We have successfully generated a synthetic sample of people whose group characteristics, such as mean age and gender, matched those of a real-life sample of people who took part in a clinical trial.
This synthetic sample of people could be used to populate clinical or economic models, allowing for preliminary assessments of interventions with minimal costs.
The population was generated from a base case of synthetic individuals whose characteristics match those of the general population of England. This means that while the mean group characteristics (age, gender, BMI, blood pressure, cholesterol levels, smoking behaviour, and alcohol consumption) were generated to match the chosen clinical trial population, the correlations and distributions of such characteristics behave similarly to those of a real-world population.
Our aim was to generate a synthetic sample of individuals with similar average values to the risk factor variables in the 4S study sample, and similar distributions and correlation structure compared with the general population. Using this new approach, we were able to successfully generate synthetic samples that were comparable to the originals in aggregate.

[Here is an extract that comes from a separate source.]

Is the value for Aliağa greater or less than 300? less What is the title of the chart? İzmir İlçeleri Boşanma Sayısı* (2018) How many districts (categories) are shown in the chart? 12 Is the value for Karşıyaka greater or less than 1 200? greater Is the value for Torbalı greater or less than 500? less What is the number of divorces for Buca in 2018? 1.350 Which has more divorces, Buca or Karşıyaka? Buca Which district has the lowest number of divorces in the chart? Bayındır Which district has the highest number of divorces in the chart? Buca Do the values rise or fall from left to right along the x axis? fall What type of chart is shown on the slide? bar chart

We previously developed a technique to generate a synthetic population that matched the distribution and correlation structure as outlined in the Health Survey for England. For further information click here. Using this synthetic sample as a base case we used a stochastic resampling technique to generate a semi-random sample of people with characteristics that match those of the control group in the Scandinavian Simvastatin Survival Study (4S)2, using R.
The sample was matched on binary variables (gender, smoking status, diabetes) and continuous factors (age, BMI, systolic blood pressure, total cholesterol: HDL cholesterol ratio, cigarettes smoked per day and units of alcohol per week). The mean values for the risk factors matched the target sample to an accuracy of 1 decimal point. Table 1 presents the descriptive statistics generated by the synthetic sample and those reported in the 4S study, and Table 2 presents the statistically significant correlations of the synthetic sample data. As expected, there is a high correlation between systolic blood pressure and BMI. There is also a high correlation between BMI and total cholesterol / HDL ratio.
Figures 1 and 2 show the comparison of the density distributions of cholesterol ratio and systolic BP, for the synthetic sample generated and overall population data from the Health Survey for England. As expected, the distribution of total cholesterol / HDL ratio and systolic blood pressure were skewed upwards reflecting the higher average values in the high-risk 4S sample.